[EXERCISE REQUIREMENTS]:
Return exactly the span of lines in the following data that opens with the line containing "[camera-trap image, curated labels]" and closes with the line containing "A: Bos taurus (domestic cow).". Include nothing else.
-- Opening Marker --
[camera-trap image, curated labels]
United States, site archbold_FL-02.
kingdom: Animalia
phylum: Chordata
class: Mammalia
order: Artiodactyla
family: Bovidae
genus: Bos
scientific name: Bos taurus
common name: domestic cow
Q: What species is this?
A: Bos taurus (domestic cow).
-- Closing Marker --
-- Opening Marker --
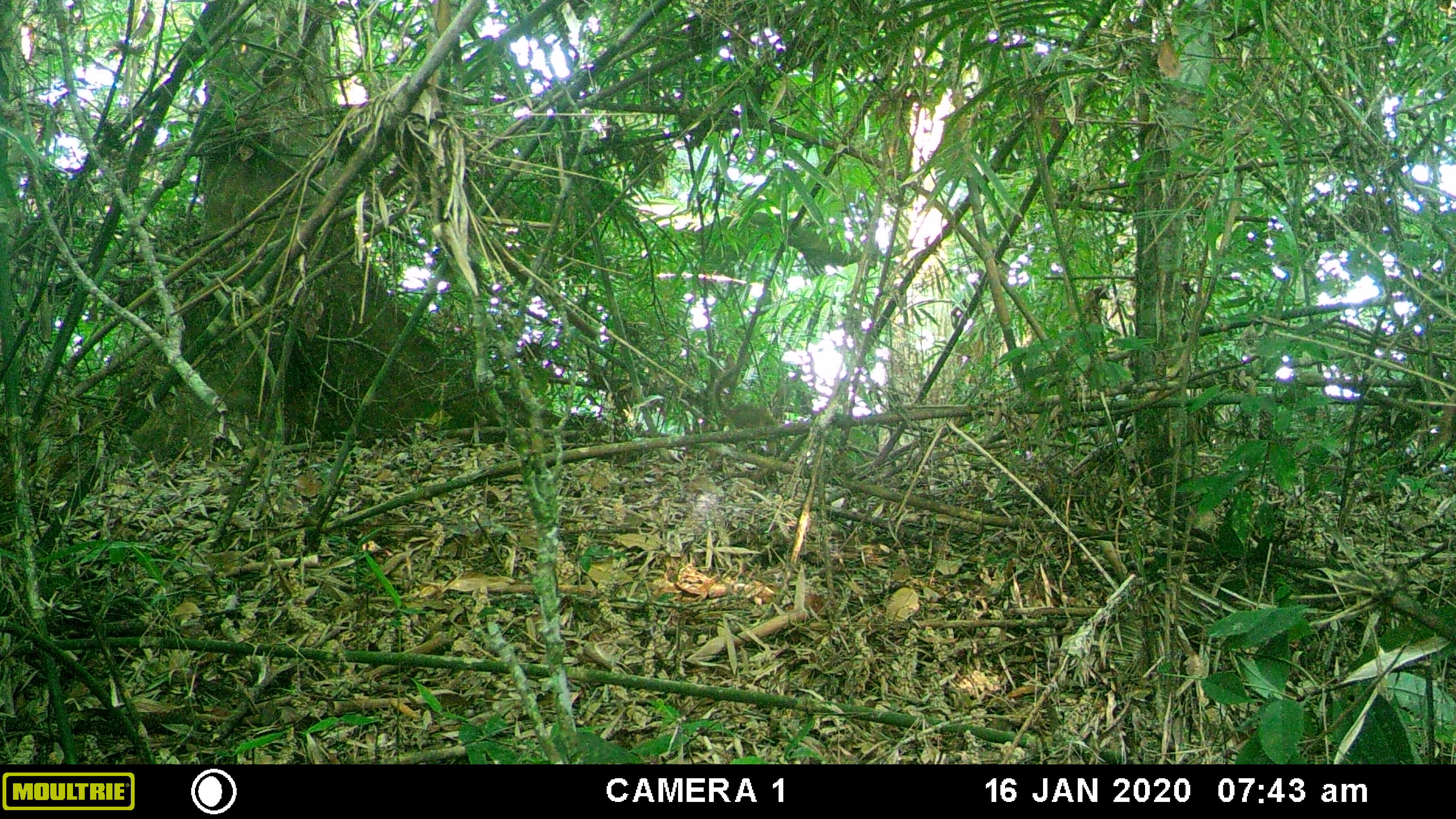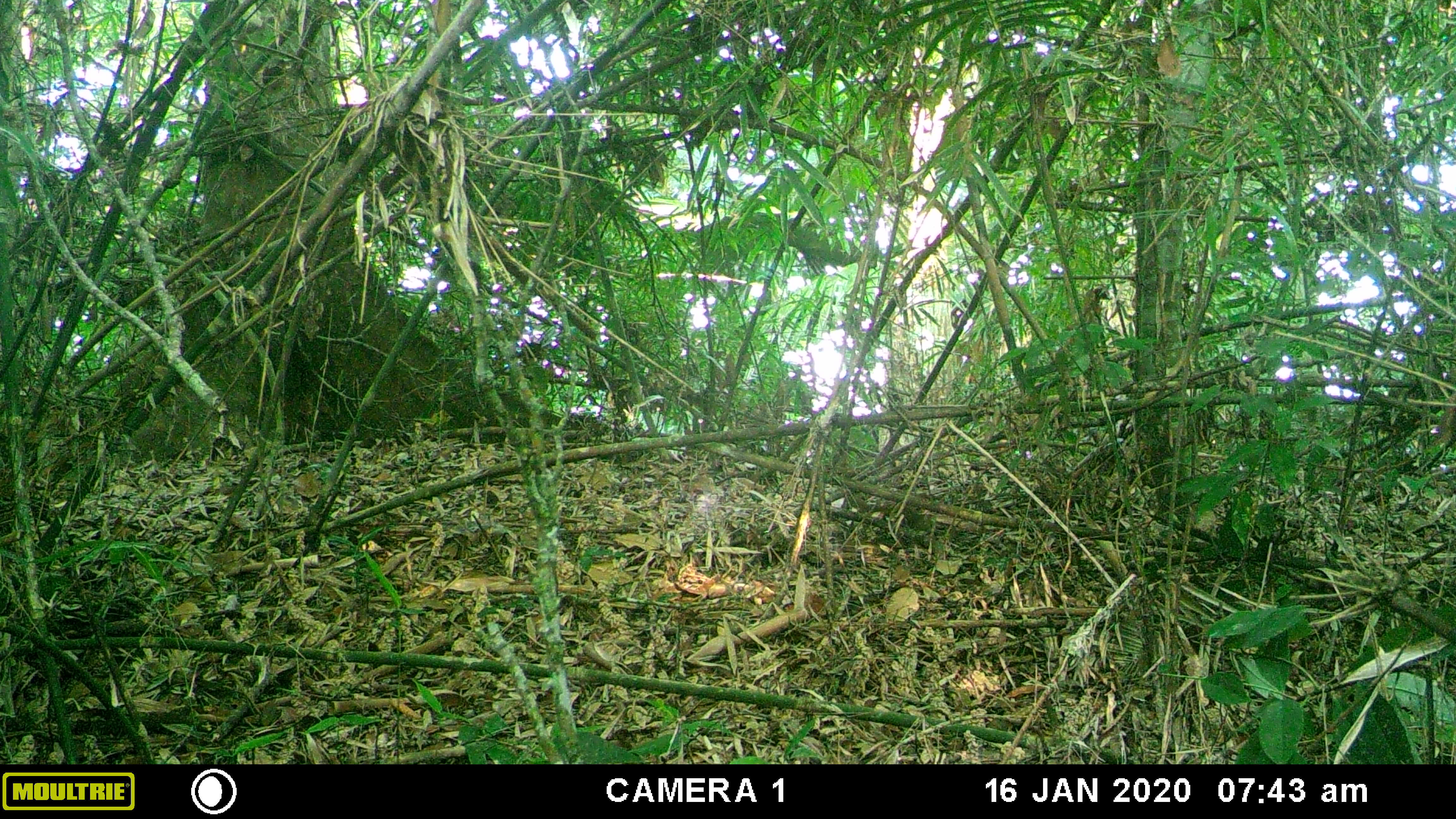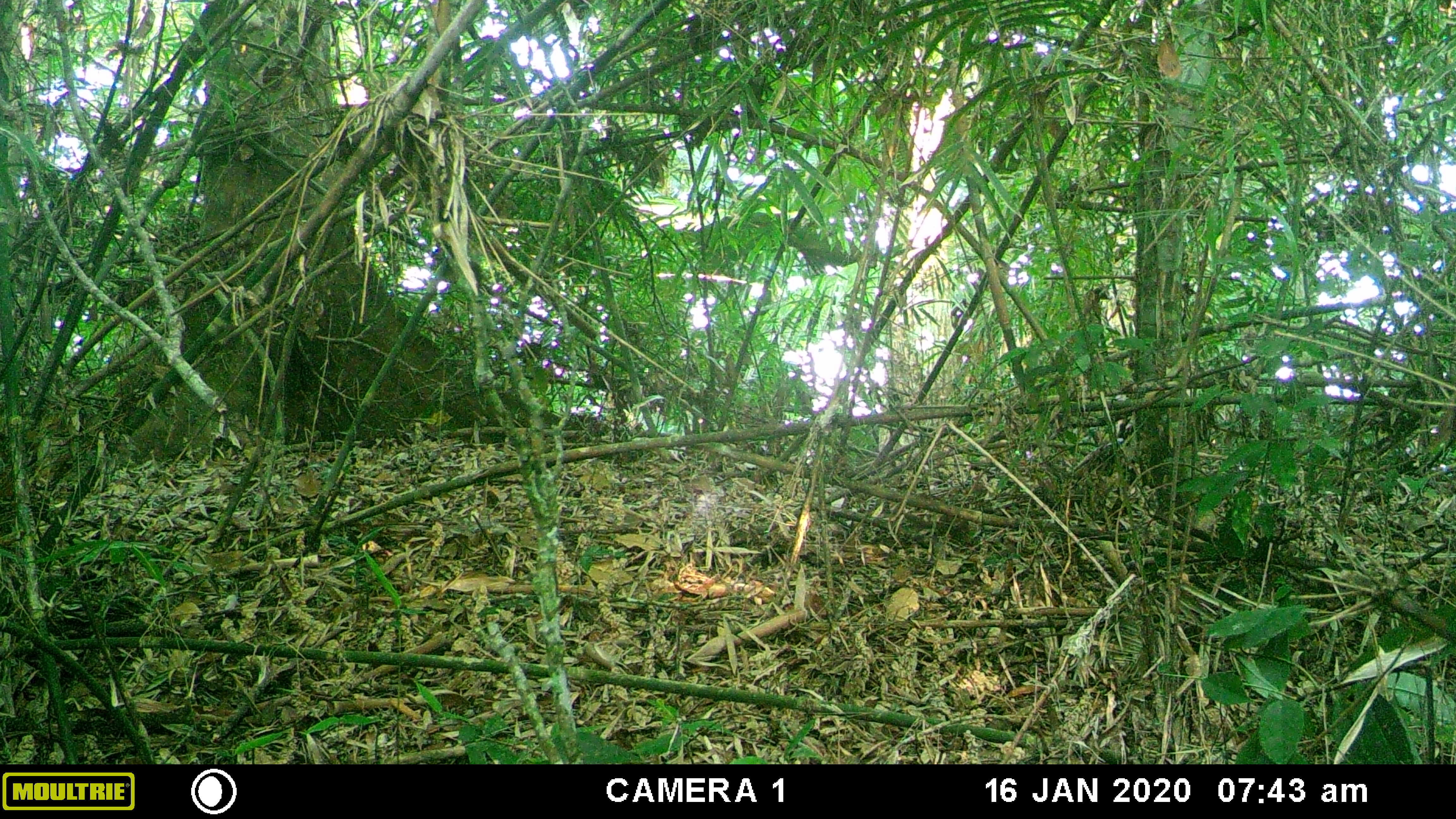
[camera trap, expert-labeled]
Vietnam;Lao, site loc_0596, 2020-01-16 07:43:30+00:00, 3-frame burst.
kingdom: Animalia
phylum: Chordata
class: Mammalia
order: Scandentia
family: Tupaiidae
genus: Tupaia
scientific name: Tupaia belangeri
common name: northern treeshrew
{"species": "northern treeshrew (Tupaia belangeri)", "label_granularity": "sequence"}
-- Closing Marker --
-- Opening Marker --
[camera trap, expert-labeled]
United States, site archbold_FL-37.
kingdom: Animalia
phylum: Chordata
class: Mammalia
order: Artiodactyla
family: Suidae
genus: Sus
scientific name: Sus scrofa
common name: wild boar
-- Closing Marker --
[ANSWER TO THIS TASK]:
[camera-trap image, curated labels]
United States, site archbold_FL-02.
kingdom: Animalia
phylum: Chordata
class: Mammalia
order: Artiodactyla
family: Bovidae
genus: Bos
scientific name: Bos taurus
common name: domestic cow
Q: What species is this?
A: Bos taurus (domestic cow).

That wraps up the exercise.